EXCERPT TO READ =
You want fulfill 13 cliches (as man + sailor) as following and documented on the blog of Claire Shefchik? - If so, dont wonder why women keep away...

Claire's latest blog couple days ago (20th October) has the headline:
"13 reasons you should never date a sailor"

Quote:
1. You’ll mistake a sailor’s boundless enthusiasm for sailing for boundless enthusiasm for you.
I mean, there’s nothing more romantic than sitting perched on a deck box, shoulder to shoulder, watching a sailor’s skillful hands shape those endless bowlines and stoppers as he explains his methods... bla, bla, bla...

2. Sailors mansplain and make you feel stupid.

Carrying all that ancient seafaring knowledge around with them, sailors are invariably wicked smart and can teach you things about currents and tides and maritime regulations that will leave your head spinning... bla, bla, bla....

3. You won’t always be able to accompany him on his exotic windswept adventures.
The Galapagos? Zanzibar? Sri Lanka? Antarctica? They’re all at your fingertips with a sailor at your side. Of course, like the rest of us, you live in the real world... bla, bla, bla...

4. Sailors party harder than anyone.

PROBLEMS TO WORK ON =
A – Write out the post about dating sailors in full, word for word.
B – Pick out every line of the entries that contains the string "shrub" and copy each one. Treat uppercase and lowercase as different.

MATERIAL FOR THIS EXERCISE =

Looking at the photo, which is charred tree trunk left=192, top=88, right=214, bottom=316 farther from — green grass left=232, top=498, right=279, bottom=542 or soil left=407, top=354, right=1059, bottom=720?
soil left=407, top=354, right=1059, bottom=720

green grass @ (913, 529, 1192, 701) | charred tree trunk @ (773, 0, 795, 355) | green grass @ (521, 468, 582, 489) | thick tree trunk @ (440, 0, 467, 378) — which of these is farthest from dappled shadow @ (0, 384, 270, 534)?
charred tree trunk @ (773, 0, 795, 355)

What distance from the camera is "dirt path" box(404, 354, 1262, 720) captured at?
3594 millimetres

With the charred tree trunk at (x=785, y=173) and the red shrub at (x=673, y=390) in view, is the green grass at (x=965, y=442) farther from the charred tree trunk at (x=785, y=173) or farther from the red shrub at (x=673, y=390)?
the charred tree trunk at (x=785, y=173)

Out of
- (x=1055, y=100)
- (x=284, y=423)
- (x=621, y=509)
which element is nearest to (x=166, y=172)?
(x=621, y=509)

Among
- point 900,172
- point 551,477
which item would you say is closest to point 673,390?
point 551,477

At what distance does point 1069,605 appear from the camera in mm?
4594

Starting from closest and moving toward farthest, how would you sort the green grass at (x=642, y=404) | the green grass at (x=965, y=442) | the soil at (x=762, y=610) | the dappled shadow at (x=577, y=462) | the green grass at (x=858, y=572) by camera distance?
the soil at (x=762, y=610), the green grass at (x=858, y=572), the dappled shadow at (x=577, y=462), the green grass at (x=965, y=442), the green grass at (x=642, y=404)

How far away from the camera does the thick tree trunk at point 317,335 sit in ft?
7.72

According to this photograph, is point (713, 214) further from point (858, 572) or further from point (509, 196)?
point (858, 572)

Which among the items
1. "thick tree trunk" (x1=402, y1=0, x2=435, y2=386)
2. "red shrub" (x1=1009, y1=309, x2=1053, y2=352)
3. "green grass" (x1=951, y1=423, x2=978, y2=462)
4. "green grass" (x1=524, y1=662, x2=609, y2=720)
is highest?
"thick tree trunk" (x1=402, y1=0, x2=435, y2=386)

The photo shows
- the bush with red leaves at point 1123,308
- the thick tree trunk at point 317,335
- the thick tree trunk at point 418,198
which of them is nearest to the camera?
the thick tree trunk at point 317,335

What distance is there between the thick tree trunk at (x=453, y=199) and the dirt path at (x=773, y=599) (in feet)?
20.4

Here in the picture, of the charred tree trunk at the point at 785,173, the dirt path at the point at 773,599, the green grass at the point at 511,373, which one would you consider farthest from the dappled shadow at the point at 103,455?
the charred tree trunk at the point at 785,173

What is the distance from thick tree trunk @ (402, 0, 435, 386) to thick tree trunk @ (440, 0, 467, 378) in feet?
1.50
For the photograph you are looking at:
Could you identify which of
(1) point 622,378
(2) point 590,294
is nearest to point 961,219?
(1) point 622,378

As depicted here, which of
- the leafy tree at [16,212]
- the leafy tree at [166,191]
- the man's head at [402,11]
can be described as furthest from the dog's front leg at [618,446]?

RESPONSES IN ORDER =
A –
You want fulfill 13 cliches (as man + sailor) as following and documented on the blog of Claire Shefchik? - If so, dont wonder why women keep away...

Claire's latest blog couple days ago (20th October) has the headline:
"13 reasons you should never date a sailor"

Quote:
1. You’ll mistake a sailor’s boundless enthusiasm for sailing for boundless enthusiasm for you.
I mean, there’s nothing more romantic than sitting perched on a deck box, shoulder to shoulder, watching a sailor’s skillful hands shape those endless bowlines and stoppers as he explains his methods... bla, bla, bla...

2. Sailors mansplain and make you feel stupid.

Carrying all that ancient seafaring knowledge around with them, sailors are invariably wicked smart and can teach you things about currents and tides and maritime regulations that will leave your head spinning... bla, bla, bla....

3. You won’t always be able to accompany him on his exotic windswept adventures.
The Galapagos? Zanzibar? Sri Lanka? Antarctica? They’re all at your fingertips with a sailor at your side. Of course, like the rest of us, you live in the real world... bla, bla, bla...

4. Sailors party harder than anyone.

B –
With the charred tree trunk at (x=785, y=173) and the red shrub at (x=673, y=390) in view, is the green grass at (x=965, y=442) farther from the charred tree trunk at (x=785, y=173) or farther from the red shrub at (x=673, y=390)?
2. "red shrub" (x1=1009, y1=309, x2=1053, y2=352)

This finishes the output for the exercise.